Previously I would come home from school and immediately go to my "activity room" (I had a bedroom for sleeping and a room for everything else then) and either listen to music, watch TV, read or generally entertain myself. THis was every day... I didn't go hang with friends because I didn't have many and I didn't really try, because when you move a dozen times as a kid you start to feel like what's the point. You just learn to entertain yourself.

But then one day as a lark I let my mom talk me into going out with friends, and quickly I started wanting to spend time around others, more and more and more over the next few years until I didn't like being alone anymore, either. It was much like you say - I knew there was great fun to be had around others and they could validate me at the same time.

For me there was a saturation point at which I realized just how insanely thin I was spreading myself, and how I felt always harried, always with too many plans, too many things I'd committed myself to, to the point that it sometimes stopped being fun. Granted when you have a hobby or two that you're good at perhaps you achieve this point sooner, but nonetheless unless you are the guy who sits and waits for action to come to you (which is a really ineffective strategy in life, anyway) you'll probably get to a point where personal time feels good again.

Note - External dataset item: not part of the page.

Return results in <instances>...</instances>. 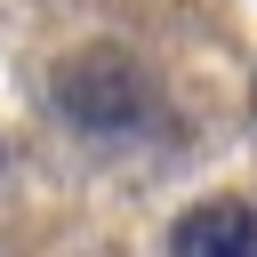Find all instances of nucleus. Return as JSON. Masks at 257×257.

I think I've rediscovered that balance, although maybe it's just tiredness and laziness that forced me to appreciate my alone time again. Friends can validate you, but it should not be their main purpose...more like a side effect that comes from caring about each other and having a really good time together. If you treat friends like your "get happy" drug, just like anything that is abused it will eventually lose effectiveness and have negative repercussions.